**** Extract to read
Three people died yesterday in a senseless act of violence.
Two of them were my comrades.
I didn't know them, I never met them, I never worked with them, I had never before heard of the hospital where they worked in service to their fellow man, but they made their living and died their deaths doing a thankless job that few people want and even fewer can do.
A 63-year-old man whose mother died while she was a patient in Doctors Hospital in Columbus, Georgia in 2004 armed himself with three handguns and went to the fifth floor of the hospital, the unit where his mother passed away, and started screaming "Where is he?" over and over. He wanted the floor nurse who had cared for his mother in her final days.
He found the nurse and shot him dead, after screaming at him that he was responsible for his mother's death. He then shot and mortally wounded another employee (the report linked says the other employee was an administrative assistant, but I would bet that victim was the unit clerk, because the only time you ever see AA's on the care floors, they are visiting relatives who are inpatients).
The man was able to exit the hospital and walk out the doors, where he shot another victim, a man who pulled up in a pickup truck. Thinking that the man in the pickup was trying to stop him, he shot him in the head, and he died later in surgery.
********
Return the stretch from "He found the" through "later in surgery." in the post on the hospital shooting, copied word for word. The lines that come after this are not needed.
**** Extracted material
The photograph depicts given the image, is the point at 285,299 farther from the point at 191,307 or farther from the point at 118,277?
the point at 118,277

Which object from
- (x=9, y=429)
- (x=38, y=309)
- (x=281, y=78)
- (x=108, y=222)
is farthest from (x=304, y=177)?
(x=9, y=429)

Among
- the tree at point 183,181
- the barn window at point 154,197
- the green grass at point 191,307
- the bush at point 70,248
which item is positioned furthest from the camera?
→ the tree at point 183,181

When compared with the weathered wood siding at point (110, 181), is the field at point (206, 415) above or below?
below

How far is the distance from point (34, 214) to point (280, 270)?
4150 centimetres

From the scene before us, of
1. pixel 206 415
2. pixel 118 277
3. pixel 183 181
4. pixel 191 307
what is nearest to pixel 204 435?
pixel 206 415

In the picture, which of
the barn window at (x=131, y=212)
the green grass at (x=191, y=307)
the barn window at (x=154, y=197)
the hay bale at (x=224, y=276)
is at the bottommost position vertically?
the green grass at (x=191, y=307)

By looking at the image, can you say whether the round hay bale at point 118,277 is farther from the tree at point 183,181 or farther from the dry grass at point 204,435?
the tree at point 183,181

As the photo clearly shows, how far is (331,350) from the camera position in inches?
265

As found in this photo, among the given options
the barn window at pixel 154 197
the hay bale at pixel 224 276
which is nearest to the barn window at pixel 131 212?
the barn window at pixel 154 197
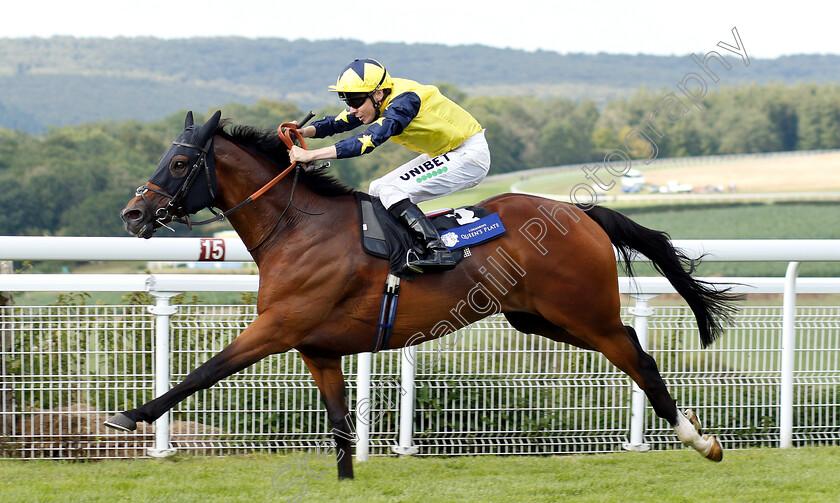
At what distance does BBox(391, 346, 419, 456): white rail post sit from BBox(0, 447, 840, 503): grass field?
5.0 inches

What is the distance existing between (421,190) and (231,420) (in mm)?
1672

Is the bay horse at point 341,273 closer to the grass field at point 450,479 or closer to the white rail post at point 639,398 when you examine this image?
the grass field at point 450,479

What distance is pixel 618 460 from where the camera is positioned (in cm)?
433

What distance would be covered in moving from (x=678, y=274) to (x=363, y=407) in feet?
5.95

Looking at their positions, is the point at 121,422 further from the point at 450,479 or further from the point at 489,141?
the point at 489,141

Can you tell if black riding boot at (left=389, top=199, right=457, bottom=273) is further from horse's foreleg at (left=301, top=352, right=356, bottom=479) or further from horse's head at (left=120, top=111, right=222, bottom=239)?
horse's head at (left=120, top=111, right=222, bottom=239)

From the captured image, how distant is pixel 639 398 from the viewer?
458cm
********
*Result of the exercise*:
He found the nurse and shot him dead, after screaming at him that he was responsible for his mother's death. He then shot and mortally wounded another employee (the report linked says the other employee was an administrative assistant, but I would bet that victim was the unit clerk, because the only time you ever see AA's on the care floors, they are visiting relatives who are inpatients).
The man was able to exit the hospital and walk out the doors, where he shot another victim, a man who pulled up in a pickup truck. Thinking that the man in the pickup was trying to stop him, he shot him in the head, and he died later in surgery.